Monday, November 27, 2006

What I'll Do For Free

Money is an obsession with me.

I hate it. I need it. I hate that I need it. I want it. I wish I didn't want it. I deserve it. I can't ask for it. I don't know how to make it and I wish the whole sordid mess would just go away.

I've been struglling to understand my relationship to money and trying to separate it from my sense of self worth. This is no easy task- especially in New York where you are encouraged to live way beyond your means. When a cheap pint of beer is $6.00, you really have to think hard about your priorities. Or, maybe not.

At any rate, I was chugging down a pint or two at a local watering hole (said pint was the courtesy of a kind man at the end of the bar who thought my friends and I were particularly gracious regarding a broken bar stool...) telling tales of my nude photography experience and gossiping about celebrity break ups. One of my friends remarked on how people sell themselves so quickly now. Celebrities pose nude at the drop of a hat now where as that would be unheard of 20 years ago. She then asked if I would get any money if this nude photo of me sold. I shrugged and said I had already been paid and that I didn't care. If the photographer made a million dollars off the photo I'd be happy for the photographer. She looked incredulous. Not even if it fetched him a million? (Theoretically speaking) What do you mean you wouldn't want a cut?

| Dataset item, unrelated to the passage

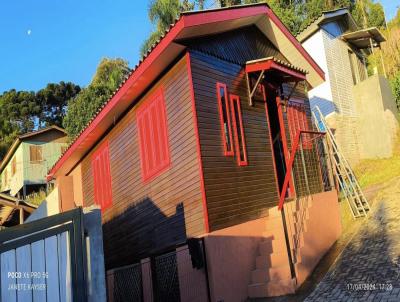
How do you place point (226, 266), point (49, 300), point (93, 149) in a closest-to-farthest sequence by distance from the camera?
point (49, 300) < point (226, 266) < point (93, 149)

That's your body!

Good question.

But, you know, I signed the release for a reason. He put way more work into the photo than I did. He created the set, the lighting, the mood, hand picked the people involved in the shoot, hand picked me... I think what I was paid was more than fair for my share of the work. Yes, it's my body but it's his vision. If I tried to get more money just because it (theoretically) sold then I think I would be cheapening my contribution to the project- not to mention making me a Class A Asshole. I played my part and was compensated. Any other windfall belongs to the artist who had the vision.

This was all theoretical discussion, but I've been thinking about these things for a long time. I've dabbled with the idea that my knowledge and talent (and yes- my physical person) are worth something and why shouldn't I demand money for the use of such things? But it seems like a matter of degree. I am discovering that as soon as I put a price on something that is uniquely me that it immediately begins to depreciate in value. What I am and have to offer is priceless and therefore should remain as the literal root word and its suffix would suggest: without price. Does this mean I should not be treated fairly or ever financially compensated? No. It just means I need to stop trying to hang some arbitrary number on my worth. No number is high enough. If I place my ticket price at $2 or $20 million I have sold myself short in both instances. If all that matters is the money than everything else that WOULD have mattered (i.e. art, expression, message, etc) falls down on the list of priorities. Money IS a factor. But it shouldn't be.

I know this does not sound particularly practical, but I feel if I keep my wits about me and follow my gut it will all come out in the wash. I cannot sell what is me. But I can live comofrtably off of charitable donations and tokens of gratitude for a job well done. My purpose on this Earth is not to make a lot of money, but to give what I have and to live well and that does not necessarily mean that I need to have a lot of money in order to fulfill my destiny.